Medications that may contribute to the cure or amelioration of hyperuricosuria include allopurinol which acts by inhibiting xanthine oxidase and reducing uric acid production. Hyperuricosuria may be a medical sign of:

- Gout (very common)
- Kidney stones of uric acid (uric acid nephrolithiasis)
- Acute uric acid nephropathy
- Acute kidney failure
- Tumor lysis syndrome
- Fanconi syndrome
- Dent's disease (very rare)

==Classification==
Acute hyperuricosuria is a common complication of tumor lysis syndrome. This syndrome appears not to contribute to gout and to uric acid nephrolithiasis, which is evidence that these two conditions have chronic, not acute, causes.

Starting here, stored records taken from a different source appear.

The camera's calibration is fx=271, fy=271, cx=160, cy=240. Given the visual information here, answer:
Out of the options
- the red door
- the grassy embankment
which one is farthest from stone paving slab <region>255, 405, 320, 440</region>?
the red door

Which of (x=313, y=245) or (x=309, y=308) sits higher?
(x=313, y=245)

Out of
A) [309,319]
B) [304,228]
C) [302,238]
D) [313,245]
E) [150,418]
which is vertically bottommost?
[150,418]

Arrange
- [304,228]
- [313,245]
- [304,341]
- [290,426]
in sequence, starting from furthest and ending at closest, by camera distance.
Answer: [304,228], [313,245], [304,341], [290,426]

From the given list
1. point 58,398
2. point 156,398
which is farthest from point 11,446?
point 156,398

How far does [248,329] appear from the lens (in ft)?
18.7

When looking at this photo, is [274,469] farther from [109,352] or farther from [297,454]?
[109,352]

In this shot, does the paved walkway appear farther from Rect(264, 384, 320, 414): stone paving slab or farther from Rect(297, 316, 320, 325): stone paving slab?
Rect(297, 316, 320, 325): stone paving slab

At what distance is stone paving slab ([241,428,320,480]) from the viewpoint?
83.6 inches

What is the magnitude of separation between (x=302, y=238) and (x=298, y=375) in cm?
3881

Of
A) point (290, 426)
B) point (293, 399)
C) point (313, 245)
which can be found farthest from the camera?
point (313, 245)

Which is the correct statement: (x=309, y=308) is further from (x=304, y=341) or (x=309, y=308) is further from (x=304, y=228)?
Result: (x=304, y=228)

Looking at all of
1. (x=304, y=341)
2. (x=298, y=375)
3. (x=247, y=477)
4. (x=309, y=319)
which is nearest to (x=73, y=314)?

Chronic hyperuricosuria is associated with gout and uric acid nephrolithiasis. However, both conditions can occur in the absence of hyperuricosuria. Treatment of gout with uricosuric drugs can lead to uric acid nephrolithiasis.

==Treatment==
If neither hyperuricemia nor gout is present, then the risk of uric acid nephrolithiasis can be reduced by the use of antiuricosuric drugs. One should also consider eating a low purine diet. Additionally, making the urine pH more alkaline is protective.